Supplied text ::
● ● ● ●

DM: I know you're on social media and see at least some of the conversation that the gymternet has about judging. What, in your opinion, do uber fans get right about judging? What do we get wrong?

YCD: I also started as a fan, actually as a "gym groupie"! I think that some uber fans forget that judges are also in gymnastics because they love the sport. Nobody takes on FIG judging to make money or because they want to punish gymnasts. Most judges were gymnasts, coaches or were somewhat involved with the sport before they took on judging. (I am an exception.) I have been on both sides and honestly, it is really stressful to be in the judge's seat. When I am not judging, I watch meets with a fan perspective. I am not judging every routine; I just enjoy it. Sometimes I do not agree with the scores that I see so I will rewatch a routine and judge it. Most times, I am close to the score given, [though] sometimes not. Judges in big meets are always evaluated, so there is the stress that you do not want to receive a bad evaluation or worse—sanction or expulsion. I think this is a factor in the "boxing" of the scores. Uber fans have the chance to watch a routine on video several times; a judge watches live, just the one time...There are a lot of "in the moment" decisions that have to be taken quickly...and sometimes we make mistakes.

● ● ● ●

Dataset extract ::
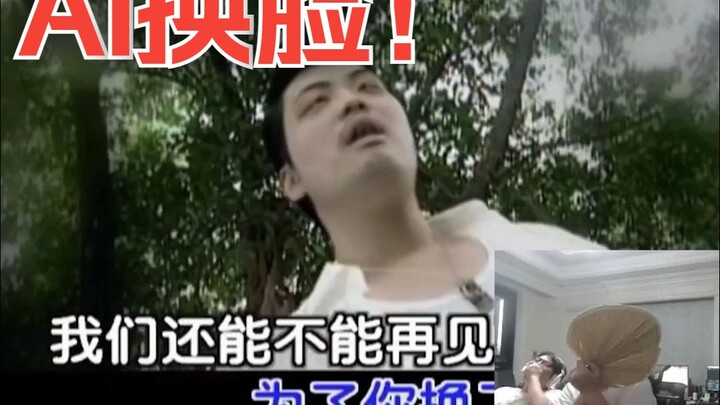 Anh Kai, chủ hang động, xem các tác phẩm đổi mặt AI trên Bilibili!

● ● ● ●

Task objective ::
Please quote the gymnastics judging interview from "DM: I know you're" to "we get wrong?". The listing comes from a different source than the interview.

Exercise solution ::
DM: I know you're on social media and see at least some of the conversation that the gymternet has about judging. What, in your opinion, do uber fans get right about judging? What do we get wrong?